New enzyme research boosts biofuel
New, efficient enzymes make it easier to turn corn stalks, straw and other agricultural waste into environmentally friendly fuel. In addition to climate benefits, the research represents a substantial export potential.
You are confronted with a red warning sign and a reminder that access is strictly forbidden to outsiders, when you step onto the first floor of the new white laboratory building at Roskilde University.
On the other side of this sign and a glass door, Professor of Chemistry Peter Westh is currently developing ultra-efficient enzymes to ensure that in the future we can pour plant residue into our fuel tanks. The researchers' experiments are strictly controlled and must not be spoiled or disturbed by curious passers-by.
In July, the researchers' preliminary results secured them new funding from Novozymes and Innovation Fund Denmark for a new research project with a total budget of DKK 27 million. Now the work is continuing in the laboratory that has already developed several improved enzymes that have been patented worldwide.
Difficult to break down plant residues
Sustainable alternatives to fossil fuels are essential if we want to reduce the increasing levels of greenhouse gases in the atmosphere.
At Roskilde University, researchers are working diligently to make it easier to break down plant residues and quickly and inexpensively convert them into second-generation bio-ethanol, so that in future our cars will run on plant residue.
One of the challenges of making second-generation bio-ethanol profitable is that plant residues are very difficult to break down, for example because a stalk’s purpose is to be difficult to break down in nature so that it can protect the plant as well as possible. This means that it is slow, and therefore more expensive, to produce second-generation bioethanol compared with first generation bioethanol using edible crops for production.
Effective enzymes on industry’s terms
Researchers at RUC have based their endeavours on the enzymes that already exist in nature and which can withstand high temperatures, because in industry, it is most advantageous to work with at high temperatures.
n the laboratory, the researchers try to get the enzymes to work faster when they are heated up, i.e. to convert the cellulose in the plant residue into glucose, which can later be converted into ethanol. The primary goal for the scientists is to map where in the decomposition process, the enzymes find it difficult to work effectively.
"You can compare it with a shopping trip to the supermarket. It consists of various steps, where you first take a shopping basket, then you find the products, place them on the conveyor belt at the checkout etc. If it is the task of finding the products that take the longest time, then there is no point focusing on making the queue shorter", explains Peter Westh, head of the research project.
Important contribution to the bio-economy
Peter Westh’s research is an important contribution to the bio-economy, which is about the transition to a sustainable society. The EU Commission estimates that the EU's bio-economy sector is worth EUR 2 billion in revenue annually. As we reduce the consumption of fossil fuels, the demand for biomass is expected to increase significantly. The challenge is to make it profitable, so that more full-scale bio-refineries can be built around the world, of which there are only 7 at present. In fact, it was originally planned that a brand new and enormous bio-refinery in Maabjerg near Holstebro would begin producing green electricity, heat, bio-gas and second generation bioethanol from 2020, based on residue products from local agriculture. But failure to secure loan guarantees now seems to have stopped the project, at least for now.
In fact, cooperation with industry plays a vital role in RUC's research project:
"Some researchers regard it as a compromise to have to cooperate with industry, because they are afraid of having to compromise on their professionalism. But for me it has actually boosted my professionalism. It’s also very exciting that there is a direct buyer of the knowledge we produce and to work in a field where so many stakeholders are interested in what we do", says Peter Westh.
In addition to Roskilde University, Novozymes is part of the project, which will run for a period of three and a half years.
The difference between first- and second-generation bio-ethanol
Ethanol is a liquid that is added to fuel to make it more environmentally friendly.
First-generation bio-ethanol is produced from starch and raw materials containing sugar, such as cereals like wheat, corn, sugar cane and sugar beet.
Second-generation bio-ethanol is made from raw materials containing dry matter, such as straw, wood and organic waste from agriculture and industry.

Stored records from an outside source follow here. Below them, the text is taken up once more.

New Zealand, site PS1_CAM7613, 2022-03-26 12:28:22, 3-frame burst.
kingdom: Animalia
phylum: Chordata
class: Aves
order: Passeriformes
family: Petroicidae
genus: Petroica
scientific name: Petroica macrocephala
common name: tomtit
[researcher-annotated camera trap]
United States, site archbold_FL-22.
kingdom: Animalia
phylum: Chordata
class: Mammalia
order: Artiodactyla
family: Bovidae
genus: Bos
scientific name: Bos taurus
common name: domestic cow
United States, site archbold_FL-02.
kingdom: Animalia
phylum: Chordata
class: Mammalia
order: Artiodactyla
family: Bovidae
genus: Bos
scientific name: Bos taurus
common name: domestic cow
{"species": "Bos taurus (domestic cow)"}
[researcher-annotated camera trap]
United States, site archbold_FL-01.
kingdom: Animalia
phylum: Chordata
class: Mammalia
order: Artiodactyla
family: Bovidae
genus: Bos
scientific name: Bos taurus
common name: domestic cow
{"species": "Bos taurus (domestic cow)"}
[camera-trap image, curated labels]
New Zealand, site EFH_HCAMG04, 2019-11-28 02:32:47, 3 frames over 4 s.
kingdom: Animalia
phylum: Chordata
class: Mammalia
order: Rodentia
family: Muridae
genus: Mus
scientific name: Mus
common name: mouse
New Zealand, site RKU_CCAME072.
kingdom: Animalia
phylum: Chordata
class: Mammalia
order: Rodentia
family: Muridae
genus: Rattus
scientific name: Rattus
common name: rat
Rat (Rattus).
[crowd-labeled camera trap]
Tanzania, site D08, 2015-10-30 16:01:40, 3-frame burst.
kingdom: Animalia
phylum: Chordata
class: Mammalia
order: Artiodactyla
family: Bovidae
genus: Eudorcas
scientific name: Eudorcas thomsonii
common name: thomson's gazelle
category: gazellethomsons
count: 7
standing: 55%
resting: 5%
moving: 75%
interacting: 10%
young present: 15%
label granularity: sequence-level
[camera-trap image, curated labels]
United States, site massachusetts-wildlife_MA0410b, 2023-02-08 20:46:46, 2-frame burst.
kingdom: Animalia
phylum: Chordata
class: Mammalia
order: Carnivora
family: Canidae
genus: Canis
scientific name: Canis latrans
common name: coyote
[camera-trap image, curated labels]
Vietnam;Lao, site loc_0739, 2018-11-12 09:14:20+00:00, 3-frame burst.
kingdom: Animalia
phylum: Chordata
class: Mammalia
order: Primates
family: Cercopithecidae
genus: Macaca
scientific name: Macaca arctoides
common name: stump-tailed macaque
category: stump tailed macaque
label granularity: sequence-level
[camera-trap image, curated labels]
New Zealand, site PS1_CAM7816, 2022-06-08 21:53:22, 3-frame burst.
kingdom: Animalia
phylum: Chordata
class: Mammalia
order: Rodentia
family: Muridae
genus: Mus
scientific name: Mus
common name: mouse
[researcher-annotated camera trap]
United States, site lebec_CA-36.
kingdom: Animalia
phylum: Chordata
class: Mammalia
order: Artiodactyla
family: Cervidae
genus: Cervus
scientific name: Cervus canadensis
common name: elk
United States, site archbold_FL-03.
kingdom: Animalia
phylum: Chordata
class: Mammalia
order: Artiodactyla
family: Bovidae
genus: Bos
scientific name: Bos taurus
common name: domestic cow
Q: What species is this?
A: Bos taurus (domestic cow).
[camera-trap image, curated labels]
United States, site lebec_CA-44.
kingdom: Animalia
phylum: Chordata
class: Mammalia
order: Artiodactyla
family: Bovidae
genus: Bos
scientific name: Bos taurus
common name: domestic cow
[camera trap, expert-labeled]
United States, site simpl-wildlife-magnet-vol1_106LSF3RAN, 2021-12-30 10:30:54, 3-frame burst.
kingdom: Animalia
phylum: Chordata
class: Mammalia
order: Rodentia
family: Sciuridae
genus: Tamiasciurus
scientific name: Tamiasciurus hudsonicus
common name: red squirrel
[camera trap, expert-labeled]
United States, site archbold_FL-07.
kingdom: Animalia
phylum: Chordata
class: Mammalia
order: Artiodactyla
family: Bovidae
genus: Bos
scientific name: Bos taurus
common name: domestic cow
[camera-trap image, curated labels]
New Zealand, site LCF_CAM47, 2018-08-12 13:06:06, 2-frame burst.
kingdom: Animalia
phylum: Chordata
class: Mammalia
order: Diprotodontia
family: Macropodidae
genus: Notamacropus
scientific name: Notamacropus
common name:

The advantage is that it uses waste material and by-products that are not potential food.
Approximately 100 litres of fuel can be produced from a bale of straw, enough to allow a Fiat to drive from Denmark all the way home to Italy.
How enzymes work
Cellulose, which is the dominant structural molecule in plant residue, is very difficult to break down. This is also why stalks and straw cannot be used for human food, it is simply too difficult for the human body to digest. But there are various enzymes from micro-organisms that can break down cellulose into soluble sugars, which can then be further converted by fermentation into second-generation bioethanol.